Anglers like Roland Martin and Bill Dance were heavy hitters when it came to fishing offshore structure having learned from the likes of Buck Perry, Jason Lucas, Glen Andrews and other early pioneers of fishing away from the bank. Because of their success on the tournament trails, by the early 70s a lot of words were written about their tactics of finding and fishing deep water.
Yesterday we featured the book Lunkers Love Nightcrawlers – the first major treatise on structure fishing. This week we delve into a smaller publication on the subject, published by the Alexandria Drafting Company, called Bass Structure Fishing.
Bass Structure Fishing was more than a book on structure fishing, though. They were a series of publications that concentrated on certain bodies of water, how to fish them and included an entire chart of the lake, river or inland waterway. Each booklet was authored by a resident expert or guide who described the seasonal attributes of the lake, what baits and areas were best and also explained how to find such areas on the enclosed chart. The books also delve into the equipment of the successful bass angler and the copy I have of Kerr Lake even has a section in it entitled The Pattern written by Roland Martin.
I’m not really certain when the Alexandria Drafting Company started making the Bass Structure Fishing series but a search on the Internet shows they started business in 1956. The first advertisement I’ve seen in a bass magazine was from a 1973 Bassmaster Magazine and it featured three Bass Structure Fishing booklets on Gaston, Santee-Cooper and Smith Mountain Lakes. The book on Kerr was authored by Virginia bass angler Larry Compton and was published in 1974.
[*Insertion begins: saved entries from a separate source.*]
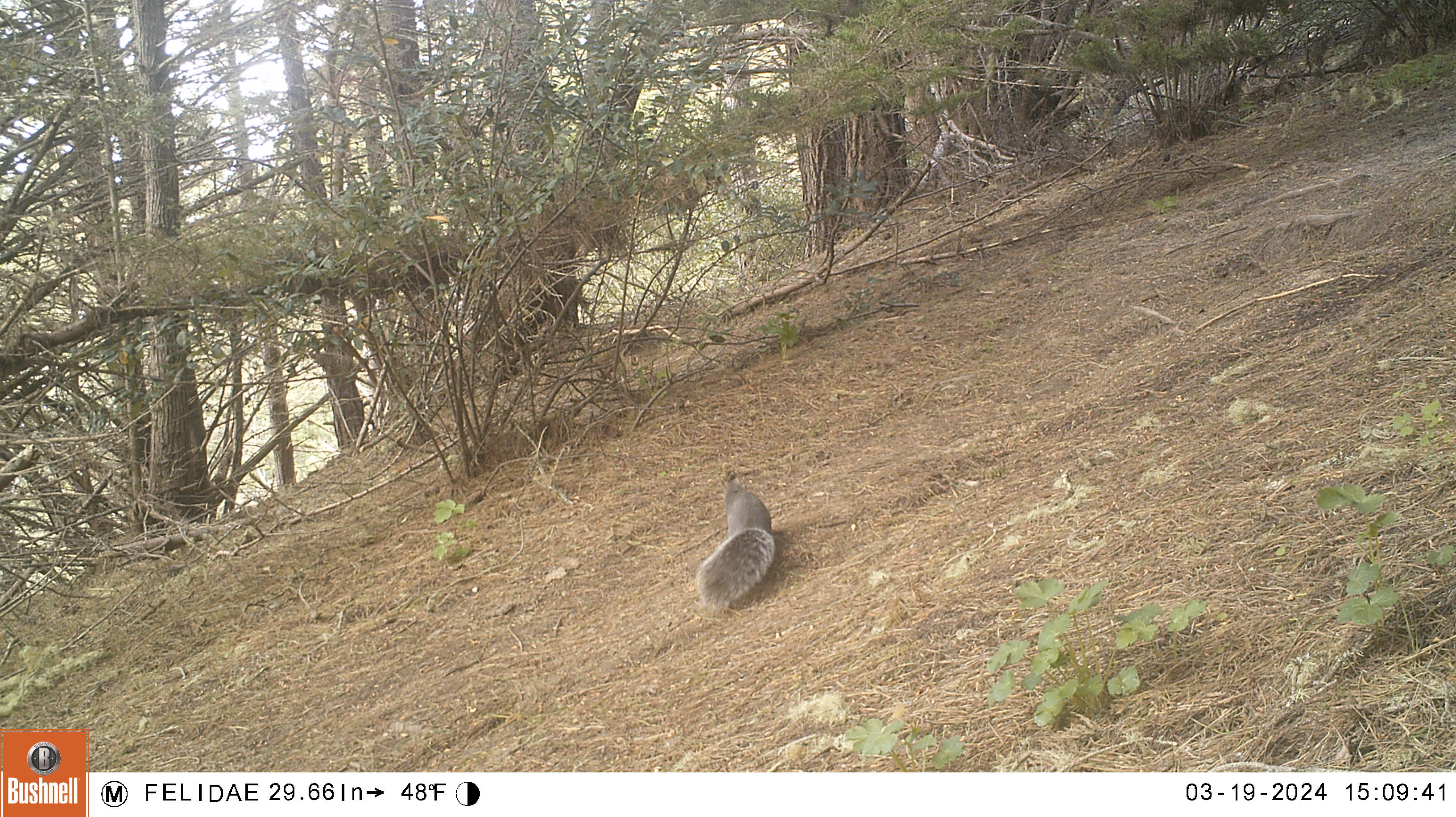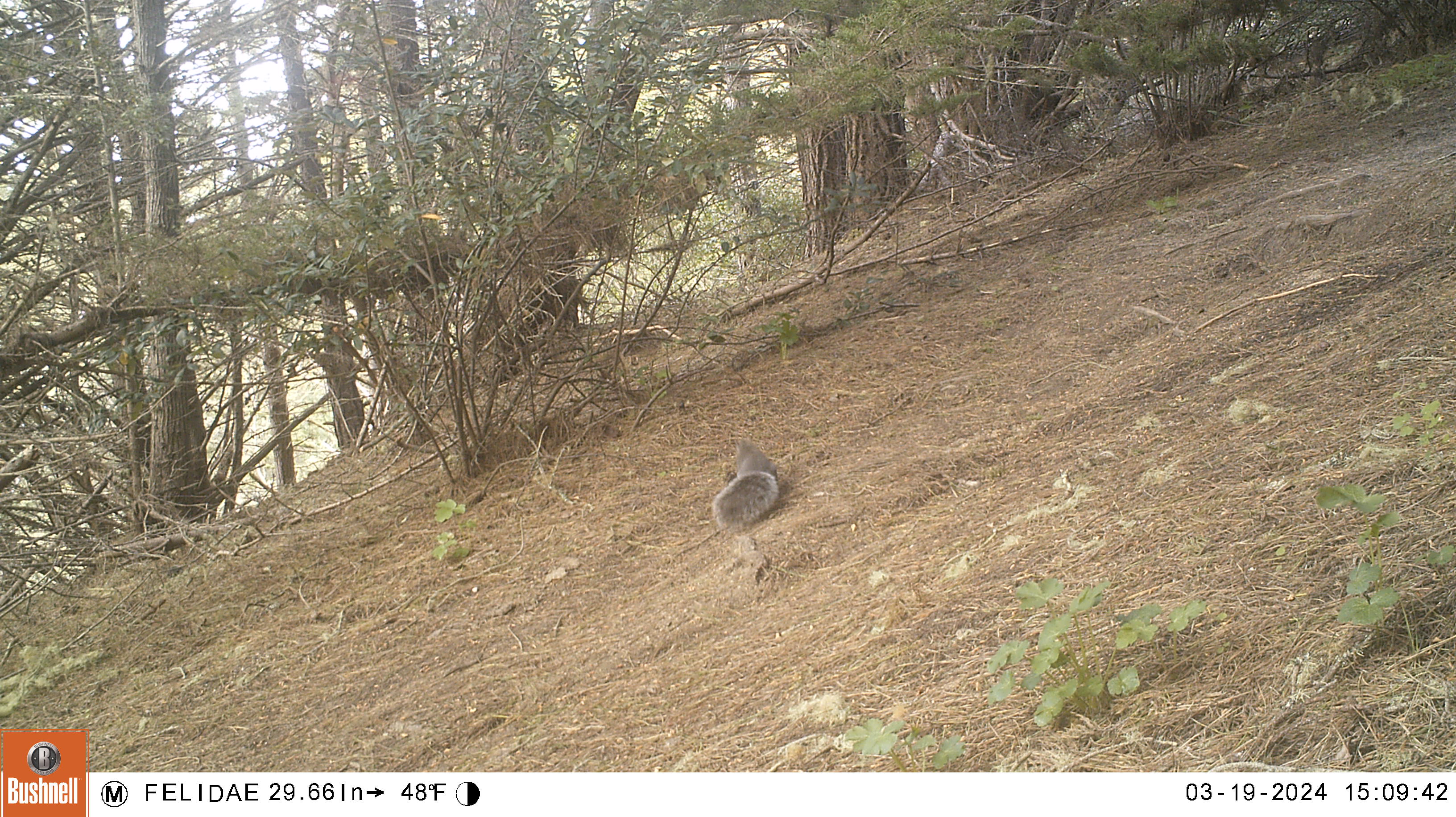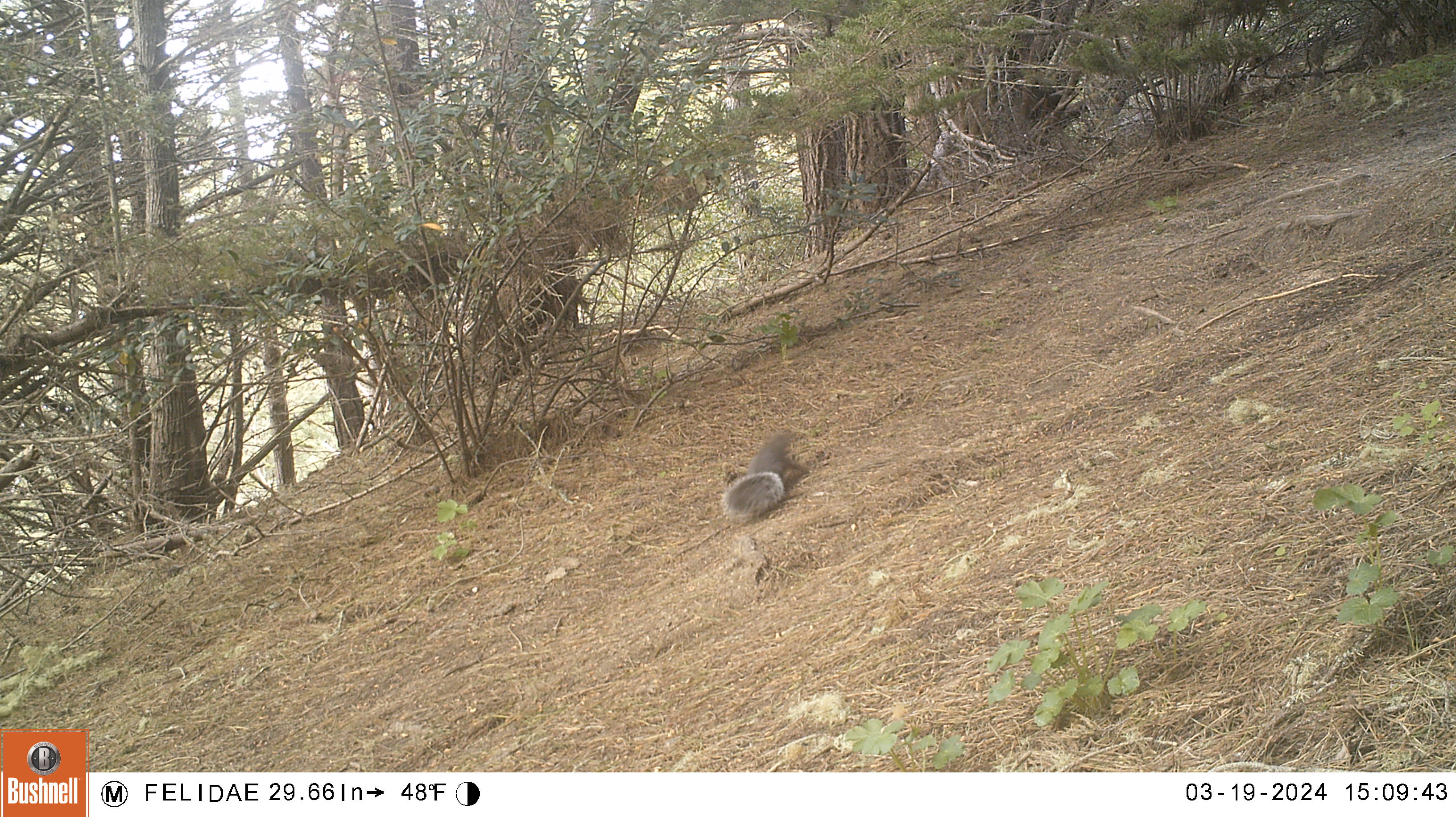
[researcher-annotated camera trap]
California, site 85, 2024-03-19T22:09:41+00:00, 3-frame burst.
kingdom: Animalia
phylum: Chordata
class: Mammalia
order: Rodentia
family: Sciuridae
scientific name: Sciuridae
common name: squirrel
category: unknown squirrel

The amount of information provided in the booklets is pretty amazing. I’m sure the authors didn’t provide all their hot spots and hot baits but for the knowledgeable angler, the booklets would be priceless. I’m not sure how many lakes they ended up charting and writing about or when they actually stopped printing the series but from the looks of the booklet I have, every bass angler interested in learning about how to structure fish a certain lake should have owned a copy.
So, do any of you out there know more about the Alexandria Drafting Company and the Bass Structure Fishing series?